Lindbergh: Rizzo’s revenge: A new, clutch-driven way to look at the MVP debate

From SABR member Ben Lindbergh at Grantland on October 1, 2015, with mention of SABR members Pete Palmer, Craig Muder, Dan Hirsch, and Dave Studeman:

If you’re tired of hearing and rehashing baseball’s unresolvable MVP arguments — best vs. most valuable, context-independent vs. context-sensitive, Bryce Harper vs. Yoenis Cespedes — you can probably blame the St. Louis Browns.

In its current, BBWAA-bestowed incarnation, the MLB Most Valuable Player Award dates back to 1931. Even in Year 1, the preference for winners was firmly in place: The American League award went to Lefty Grove of the A’s, who won the AL pennant by 13.5 games, and the National League award went to Frankie Frisch of the Cardinals, who won the NL pennant by 13 games. Grove was a good pick by any measure, but the selection of Frisch — a deserving Hall of Famer whose best days were behind him — came down to his team and his reputed intangibles, which the voters valued more highly than the production of leading statistical candidates like Giants slugger Bill Terry.

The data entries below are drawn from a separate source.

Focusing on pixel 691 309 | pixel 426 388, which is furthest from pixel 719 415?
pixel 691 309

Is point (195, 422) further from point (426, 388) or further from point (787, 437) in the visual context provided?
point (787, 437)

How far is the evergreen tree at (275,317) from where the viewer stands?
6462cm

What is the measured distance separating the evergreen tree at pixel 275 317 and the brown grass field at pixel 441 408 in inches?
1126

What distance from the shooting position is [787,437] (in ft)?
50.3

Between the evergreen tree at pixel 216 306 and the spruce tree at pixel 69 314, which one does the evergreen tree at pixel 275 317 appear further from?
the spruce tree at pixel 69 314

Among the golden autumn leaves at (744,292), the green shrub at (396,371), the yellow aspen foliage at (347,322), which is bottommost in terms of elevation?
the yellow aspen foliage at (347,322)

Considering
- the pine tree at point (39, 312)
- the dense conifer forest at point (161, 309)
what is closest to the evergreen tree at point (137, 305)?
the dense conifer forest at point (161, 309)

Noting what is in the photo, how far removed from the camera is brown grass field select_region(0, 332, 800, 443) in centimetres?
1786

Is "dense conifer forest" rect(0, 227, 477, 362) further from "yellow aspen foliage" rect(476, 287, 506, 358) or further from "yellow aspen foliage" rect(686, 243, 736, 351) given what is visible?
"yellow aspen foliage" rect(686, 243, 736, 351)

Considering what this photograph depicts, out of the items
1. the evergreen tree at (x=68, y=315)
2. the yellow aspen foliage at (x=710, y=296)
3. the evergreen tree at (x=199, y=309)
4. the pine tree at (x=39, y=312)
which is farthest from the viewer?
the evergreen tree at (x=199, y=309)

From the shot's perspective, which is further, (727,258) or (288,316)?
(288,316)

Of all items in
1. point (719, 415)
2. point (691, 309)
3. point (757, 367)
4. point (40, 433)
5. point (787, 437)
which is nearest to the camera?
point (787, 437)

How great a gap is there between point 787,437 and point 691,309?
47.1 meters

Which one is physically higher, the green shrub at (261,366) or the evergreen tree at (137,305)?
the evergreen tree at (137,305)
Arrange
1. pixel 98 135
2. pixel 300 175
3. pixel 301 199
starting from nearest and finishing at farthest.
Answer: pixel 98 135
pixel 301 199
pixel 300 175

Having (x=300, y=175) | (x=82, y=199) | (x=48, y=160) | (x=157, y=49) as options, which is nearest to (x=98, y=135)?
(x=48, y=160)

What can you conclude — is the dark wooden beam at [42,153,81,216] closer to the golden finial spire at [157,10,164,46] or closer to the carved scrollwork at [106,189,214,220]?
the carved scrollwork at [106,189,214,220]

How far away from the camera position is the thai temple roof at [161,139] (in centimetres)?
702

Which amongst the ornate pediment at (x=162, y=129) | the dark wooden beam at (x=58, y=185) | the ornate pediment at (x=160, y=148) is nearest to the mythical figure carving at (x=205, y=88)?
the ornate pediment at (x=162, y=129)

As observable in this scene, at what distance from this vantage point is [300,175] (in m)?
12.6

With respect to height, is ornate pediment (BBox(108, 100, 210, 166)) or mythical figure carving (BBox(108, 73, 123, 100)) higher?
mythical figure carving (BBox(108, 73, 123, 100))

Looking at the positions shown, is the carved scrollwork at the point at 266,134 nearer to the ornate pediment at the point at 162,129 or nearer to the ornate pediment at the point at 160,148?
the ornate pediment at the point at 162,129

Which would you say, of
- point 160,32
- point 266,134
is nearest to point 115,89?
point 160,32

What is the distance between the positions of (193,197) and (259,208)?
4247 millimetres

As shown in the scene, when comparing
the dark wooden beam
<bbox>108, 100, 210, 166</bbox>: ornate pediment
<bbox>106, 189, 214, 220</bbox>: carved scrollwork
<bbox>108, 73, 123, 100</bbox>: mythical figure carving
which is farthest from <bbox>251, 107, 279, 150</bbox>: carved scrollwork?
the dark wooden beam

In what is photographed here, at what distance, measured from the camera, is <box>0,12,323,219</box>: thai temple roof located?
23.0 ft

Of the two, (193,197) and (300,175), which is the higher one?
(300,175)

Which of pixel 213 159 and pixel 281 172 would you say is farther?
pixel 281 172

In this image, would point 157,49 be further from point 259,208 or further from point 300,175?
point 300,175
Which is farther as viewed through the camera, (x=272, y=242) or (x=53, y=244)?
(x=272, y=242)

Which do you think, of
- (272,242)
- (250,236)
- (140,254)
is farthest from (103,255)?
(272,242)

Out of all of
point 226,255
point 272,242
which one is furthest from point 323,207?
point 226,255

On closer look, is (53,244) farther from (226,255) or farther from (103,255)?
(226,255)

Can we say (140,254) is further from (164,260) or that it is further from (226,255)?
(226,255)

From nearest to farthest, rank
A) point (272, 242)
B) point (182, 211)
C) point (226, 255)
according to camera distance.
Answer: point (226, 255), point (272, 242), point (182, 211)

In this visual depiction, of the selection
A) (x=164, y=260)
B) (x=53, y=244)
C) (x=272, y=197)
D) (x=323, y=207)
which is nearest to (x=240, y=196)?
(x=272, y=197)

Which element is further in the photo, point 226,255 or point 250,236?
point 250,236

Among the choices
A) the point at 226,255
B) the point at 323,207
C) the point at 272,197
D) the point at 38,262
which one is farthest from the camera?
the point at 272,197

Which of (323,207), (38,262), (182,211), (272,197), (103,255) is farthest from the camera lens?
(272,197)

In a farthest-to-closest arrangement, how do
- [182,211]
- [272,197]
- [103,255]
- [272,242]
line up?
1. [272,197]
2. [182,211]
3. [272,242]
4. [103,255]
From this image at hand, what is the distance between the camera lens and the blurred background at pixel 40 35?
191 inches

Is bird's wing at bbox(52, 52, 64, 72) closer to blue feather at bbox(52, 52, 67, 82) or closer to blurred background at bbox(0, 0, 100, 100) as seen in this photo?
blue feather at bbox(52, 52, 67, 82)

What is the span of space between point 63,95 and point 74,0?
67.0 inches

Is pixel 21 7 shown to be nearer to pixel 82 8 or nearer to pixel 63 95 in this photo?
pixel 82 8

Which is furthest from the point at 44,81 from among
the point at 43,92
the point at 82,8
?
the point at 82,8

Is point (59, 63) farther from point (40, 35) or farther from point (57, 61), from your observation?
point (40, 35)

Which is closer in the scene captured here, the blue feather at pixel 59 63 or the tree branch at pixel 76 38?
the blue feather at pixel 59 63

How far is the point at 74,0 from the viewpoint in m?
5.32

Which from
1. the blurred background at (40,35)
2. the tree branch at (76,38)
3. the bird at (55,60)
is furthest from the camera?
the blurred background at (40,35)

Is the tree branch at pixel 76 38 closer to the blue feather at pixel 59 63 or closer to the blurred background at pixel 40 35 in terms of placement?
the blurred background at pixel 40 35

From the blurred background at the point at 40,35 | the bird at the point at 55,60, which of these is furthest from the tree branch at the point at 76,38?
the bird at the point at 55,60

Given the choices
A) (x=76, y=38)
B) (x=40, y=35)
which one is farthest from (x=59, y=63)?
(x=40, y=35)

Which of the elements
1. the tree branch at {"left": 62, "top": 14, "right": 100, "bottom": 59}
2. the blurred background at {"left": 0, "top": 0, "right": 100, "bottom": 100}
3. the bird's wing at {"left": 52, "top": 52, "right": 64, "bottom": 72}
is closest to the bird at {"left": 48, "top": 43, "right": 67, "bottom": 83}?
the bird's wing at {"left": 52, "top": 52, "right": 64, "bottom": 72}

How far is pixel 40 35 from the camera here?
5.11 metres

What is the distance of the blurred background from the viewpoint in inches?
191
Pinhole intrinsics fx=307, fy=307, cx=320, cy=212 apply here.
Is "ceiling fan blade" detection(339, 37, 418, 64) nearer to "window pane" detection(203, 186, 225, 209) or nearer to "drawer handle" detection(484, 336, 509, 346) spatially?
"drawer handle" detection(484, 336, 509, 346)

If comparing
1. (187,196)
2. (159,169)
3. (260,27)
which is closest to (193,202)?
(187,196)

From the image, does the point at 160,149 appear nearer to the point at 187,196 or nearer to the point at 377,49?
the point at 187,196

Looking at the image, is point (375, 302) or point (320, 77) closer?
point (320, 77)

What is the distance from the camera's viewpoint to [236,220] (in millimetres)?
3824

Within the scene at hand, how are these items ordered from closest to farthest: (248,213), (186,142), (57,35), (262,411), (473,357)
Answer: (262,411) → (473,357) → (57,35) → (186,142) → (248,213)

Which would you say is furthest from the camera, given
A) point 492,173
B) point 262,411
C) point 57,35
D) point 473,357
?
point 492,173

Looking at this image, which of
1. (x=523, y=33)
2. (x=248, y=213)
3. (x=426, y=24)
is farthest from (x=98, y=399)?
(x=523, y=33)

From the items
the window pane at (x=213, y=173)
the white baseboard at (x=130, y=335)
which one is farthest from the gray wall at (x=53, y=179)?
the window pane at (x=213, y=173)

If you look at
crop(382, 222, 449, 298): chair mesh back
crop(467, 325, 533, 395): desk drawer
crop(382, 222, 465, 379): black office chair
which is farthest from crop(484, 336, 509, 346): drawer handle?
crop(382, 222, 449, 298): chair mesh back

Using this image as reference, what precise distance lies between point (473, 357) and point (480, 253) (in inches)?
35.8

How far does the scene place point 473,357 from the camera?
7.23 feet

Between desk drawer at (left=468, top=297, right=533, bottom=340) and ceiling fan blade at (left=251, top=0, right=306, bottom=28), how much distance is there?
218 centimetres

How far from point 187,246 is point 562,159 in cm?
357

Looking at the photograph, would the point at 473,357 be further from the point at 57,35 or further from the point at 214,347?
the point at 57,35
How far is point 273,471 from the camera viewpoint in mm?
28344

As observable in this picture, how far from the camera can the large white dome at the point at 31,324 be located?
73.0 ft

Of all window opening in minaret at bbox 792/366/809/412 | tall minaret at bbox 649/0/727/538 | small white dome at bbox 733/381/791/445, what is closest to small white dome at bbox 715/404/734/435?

But if we can trace the 21st-century MVP voter’s still-strong impulse to look at the top of the leaderboard and say, “No, not him” to Frisch, then we can trace the Terry snub to an even earlier lineage. Although the BBWAA award was the one that stuck, it was preceded by two proto-MVP awards, the first of which was established by Hugh Chalmers in order to sell some cars. The Chalmers Award, which debuted in 1910, was intended to go to the big leaguer with the highest batting average, a one-dimensional stat that might as well have been WAR for the contemporary reverence it received. Naturally, there’s a book about this — in baseball, there’s always a book — but the abridged version is that the competition between the Tigers’ Ty Cobb and the Indians’ Nap Lajoie came down to the last two days of the season. Cobb benched himself, believing his lead was secure, but Lajoie went 8-for-9 in a season-ending doubleheader, bunting for several hits with the help of Browns manager Jack O’Connor, who reportedly told third baseman Red Corriden to play back. The country believed that Lajoie had won by one point — until the AL announced that Cobb had finished ahead, .385 to .384. Chalmers foreshadowed Oprah and gave a car to each candidate.

Record-keeping being what it was at the time, this wasn’t easy for third parties to fact-check: Lajoie actually finished on top, but the truth wasn’t known for more than 70 years, when Pete Palmer discovered that the league had double-counted a Cobb 2-for-3. Statistics clearly couldn’t be trusted, so the following April, Chalmers changed his award to instead go to the person who “should prove himself as the most important and useful player to his club and to the league at large in point of deportment and value of services rendered” — more or less the MVP we love and hate today.